Avanzando hasta épocas más cercanas, en 1860 su propietaria era de doña María del Carmen Ozores Mosquera, condesa de San Juan, casada con don Vicente Calderón y Oleiros. Los sucesores de este matrimonio, los hermanos Calderón, en 1912 vendieron toda la finca a los colonos que allí residían. Eran 47 cabezas de familia, además de 6 viudas. Cada unidad familiar hubo de desembolsar la considerable cantidad de 6875 pesetas de aquel entonces. En total, el traspaso supuso 263330 pesetas. A partir de esa fecha los habitantes fueron dueños de los terrenos que cultivaban, eximidos de la opresión señorial, materializada por el riguroso control del montaraz; libres al fin después de un sometimiento secular.
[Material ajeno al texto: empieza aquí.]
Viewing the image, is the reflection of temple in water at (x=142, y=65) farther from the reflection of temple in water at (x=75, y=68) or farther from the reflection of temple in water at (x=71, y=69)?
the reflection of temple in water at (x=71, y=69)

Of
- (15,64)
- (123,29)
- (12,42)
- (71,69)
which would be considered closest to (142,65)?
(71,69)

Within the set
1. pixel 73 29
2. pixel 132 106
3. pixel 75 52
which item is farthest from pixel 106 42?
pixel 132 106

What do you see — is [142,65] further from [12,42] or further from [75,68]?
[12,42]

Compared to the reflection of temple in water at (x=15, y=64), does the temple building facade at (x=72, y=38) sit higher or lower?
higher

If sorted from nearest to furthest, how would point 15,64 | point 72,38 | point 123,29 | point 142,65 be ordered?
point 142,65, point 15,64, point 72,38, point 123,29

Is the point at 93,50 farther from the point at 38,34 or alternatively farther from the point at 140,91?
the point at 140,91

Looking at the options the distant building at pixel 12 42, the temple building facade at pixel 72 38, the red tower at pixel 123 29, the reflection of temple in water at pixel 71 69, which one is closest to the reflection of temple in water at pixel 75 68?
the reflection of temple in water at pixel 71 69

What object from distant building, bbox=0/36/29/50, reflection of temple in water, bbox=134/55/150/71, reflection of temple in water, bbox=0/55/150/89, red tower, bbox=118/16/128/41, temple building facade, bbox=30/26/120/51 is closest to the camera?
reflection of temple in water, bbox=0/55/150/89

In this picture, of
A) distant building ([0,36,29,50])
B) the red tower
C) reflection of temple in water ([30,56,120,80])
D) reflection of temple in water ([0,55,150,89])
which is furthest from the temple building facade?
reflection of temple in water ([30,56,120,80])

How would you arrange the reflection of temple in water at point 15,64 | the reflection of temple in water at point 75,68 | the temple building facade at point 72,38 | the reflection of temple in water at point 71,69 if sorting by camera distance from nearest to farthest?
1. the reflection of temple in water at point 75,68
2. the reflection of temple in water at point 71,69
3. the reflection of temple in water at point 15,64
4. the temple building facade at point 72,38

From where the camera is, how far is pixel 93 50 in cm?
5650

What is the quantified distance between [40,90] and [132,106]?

Al acudir ahora al pueblo sentimos una grata impresión, un positivo impacto. Todos sus espacios, tanto las plazas y parques como las propias calles, aparecen mantenidos con esmero. Existen detalles de una delicada sensibilidad y una seductora armonía. Además, las casas y tenadas, los edificios en general, están construidos con una magnífica piedra, obtenida de canteras locales, lo que les aporta una destacada nobleza. Sin duda, es éste uno de los núcleos de la provincia más hermosos y mejor cuidados. Centrándonos en detalles, en el jardinillo existente junto a la carretera de acceso desde Cibanal, una placa, fechada en 1999, colocada como agradecimiento, recuerda y ensalza a doña María Jesús Carrasco "que con entusiasmo y generosidad contribuyó al embellecimiento del pueblo".

Sobre una de las encrucijadas del casco urbano se sitúa la iglesia. Es un monumento muy humilde, ya que fue el recinto de cultos de la propia dehesa y por sus formas jamás pasó de ser una modesta ermita. Posee un presbiterio cuadrado al que se le agrega una corta nave. El campanario en origen fue una espadañuela de un solo vano que en 1962 fue sustituido por otro más completo. No obstante, este segundo, al estar levantado con ladrillo, nunca llegó a sentirse como definitivo, pues el efecto estético que producía era bastante disonante. En el 2016, por medio de una suscripción popular y buscando ayudas exteriores, los propios habitantes lograron que lo reemplazaran. Alzaron en su lugar otro de granito, sencillo en sus formas, aligerado por tres ventanales, que es el actualmente en uso. Soles y lluvias agregarán esa suave pátina con la que matizar la excesiva blancura que ahora presenta.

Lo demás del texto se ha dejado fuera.